• [Exercise requirements]: Leave out the pictures and print the records below exactly.

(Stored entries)
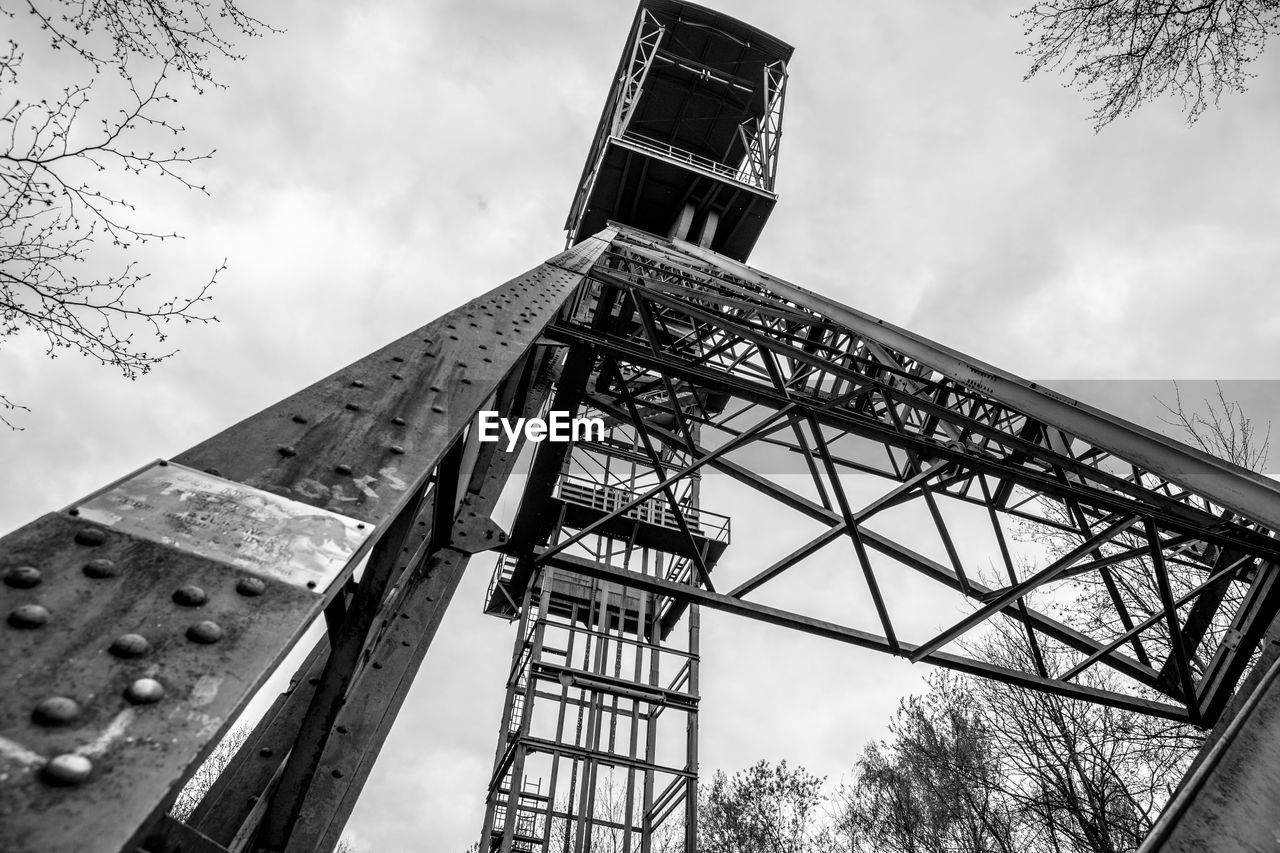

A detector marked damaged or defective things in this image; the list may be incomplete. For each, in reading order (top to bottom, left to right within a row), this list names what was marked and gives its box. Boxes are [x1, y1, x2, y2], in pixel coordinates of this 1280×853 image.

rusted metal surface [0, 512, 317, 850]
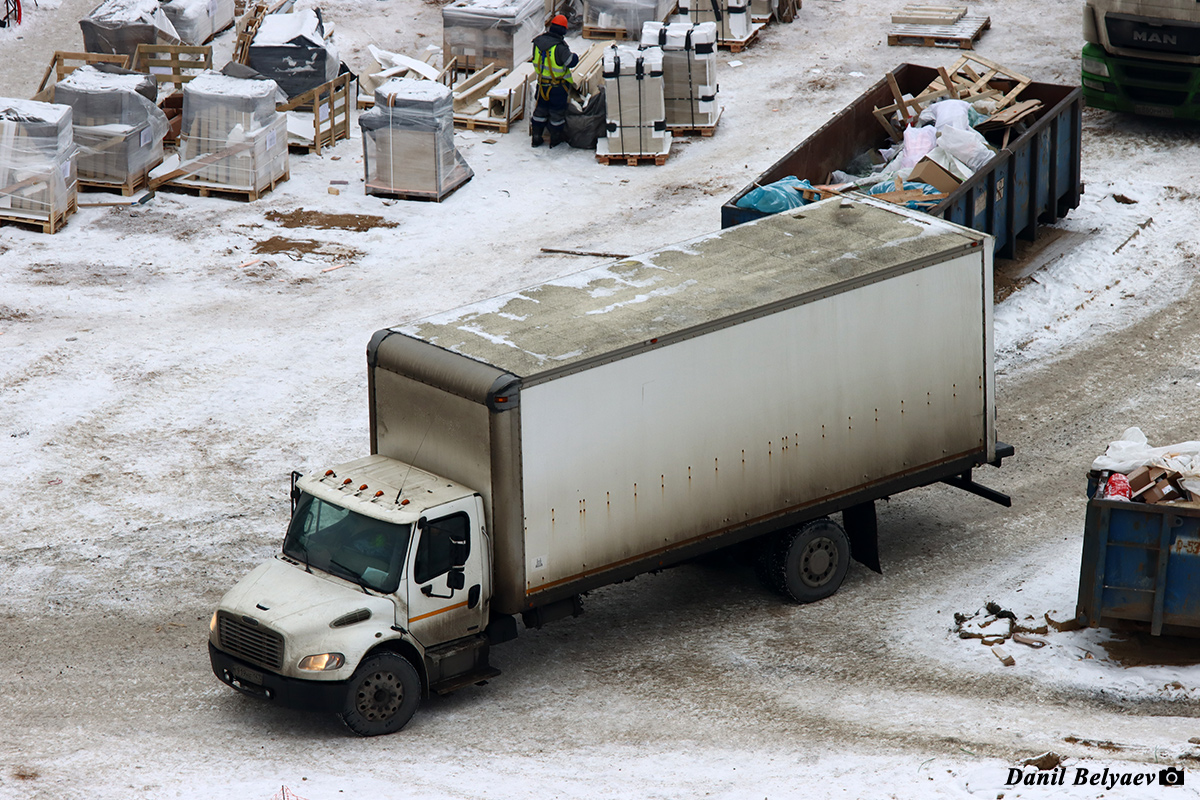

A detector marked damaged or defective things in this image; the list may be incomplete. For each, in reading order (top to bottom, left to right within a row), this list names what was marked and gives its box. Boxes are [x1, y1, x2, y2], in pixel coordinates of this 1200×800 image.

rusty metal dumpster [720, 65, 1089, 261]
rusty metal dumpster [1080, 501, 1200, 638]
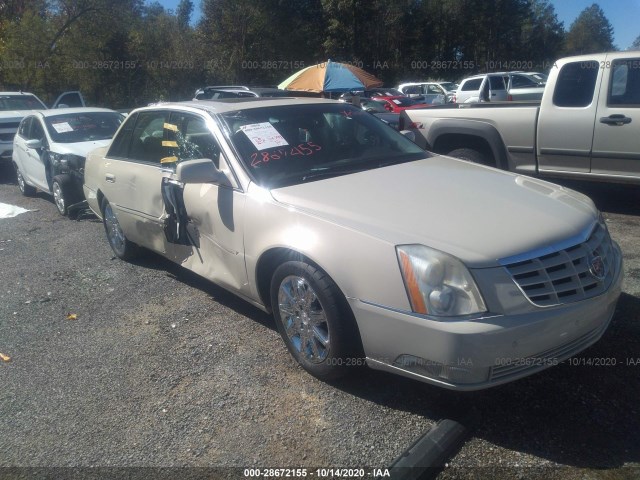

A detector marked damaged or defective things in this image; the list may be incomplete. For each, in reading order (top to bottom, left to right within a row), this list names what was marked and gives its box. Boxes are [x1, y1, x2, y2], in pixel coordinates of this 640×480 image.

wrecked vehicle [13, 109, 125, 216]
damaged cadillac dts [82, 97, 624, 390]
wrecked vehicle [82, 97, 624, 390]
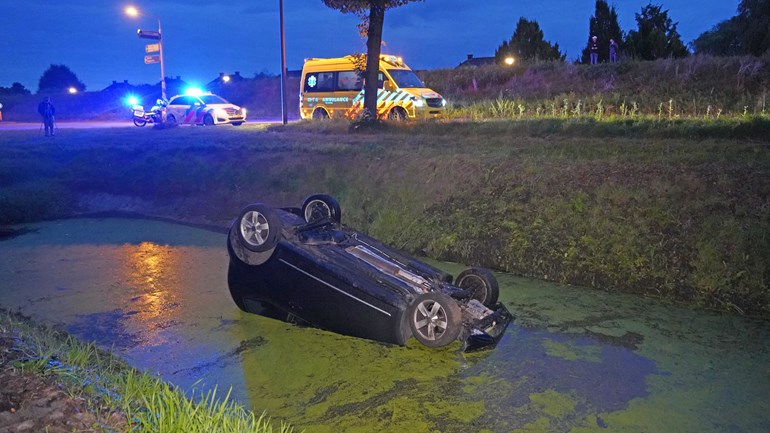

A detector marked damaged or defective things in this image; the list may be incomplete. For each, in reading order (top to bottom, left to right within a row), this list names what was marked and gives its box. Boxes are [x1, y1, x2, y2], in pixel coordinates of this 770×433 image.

• [Written reply]:
A detector marked damaged or defective things in this image; the list may be incomplete. For each, in reading order (top to bottom, left to right within a row), this list names what was marked and gives its box. Boxes are [x1, y1, x2, y2], in pixel coordinates of this 1280×853 image.

rusted metal surface [0, 512, 317, 850]

A detector marked damaged or defective things in this image; the list may be incomplete. For each, in reading order (top to bottom, left to right within a row), this list names what was marked and gives its box. Boxes are [x1, y1, x2, y2], in pixel coordinates of this 1200×800 image.

rusty metal dumpster [720, 65, 1089, 261]
rusty metal dumpster [1080, 501, 1200, 638]

A detector marked damaged or defective things in this image; the list may be incomplete. For each, in reading order (top to bottom, left to right within a row), this list names what was marked and gives its box. Boxes are [x1, y1, x2, y2], in pixel coordinates of this 640×480 image.

wrecked vehicle [13, 109, 125, 216]
damaged cadillac dts [82, 97, 624, 390]
wrecked vehicle [82, 97, 624, 390]

A detector marked damaged or defective things in this image; the list may be incomplete. For each, in reading order (top to bottom, left to right within a row), this list names what was marked and gives its box. Boxes are [x1, y1, x2, y2], in pixel coordinates of this 770×433 image.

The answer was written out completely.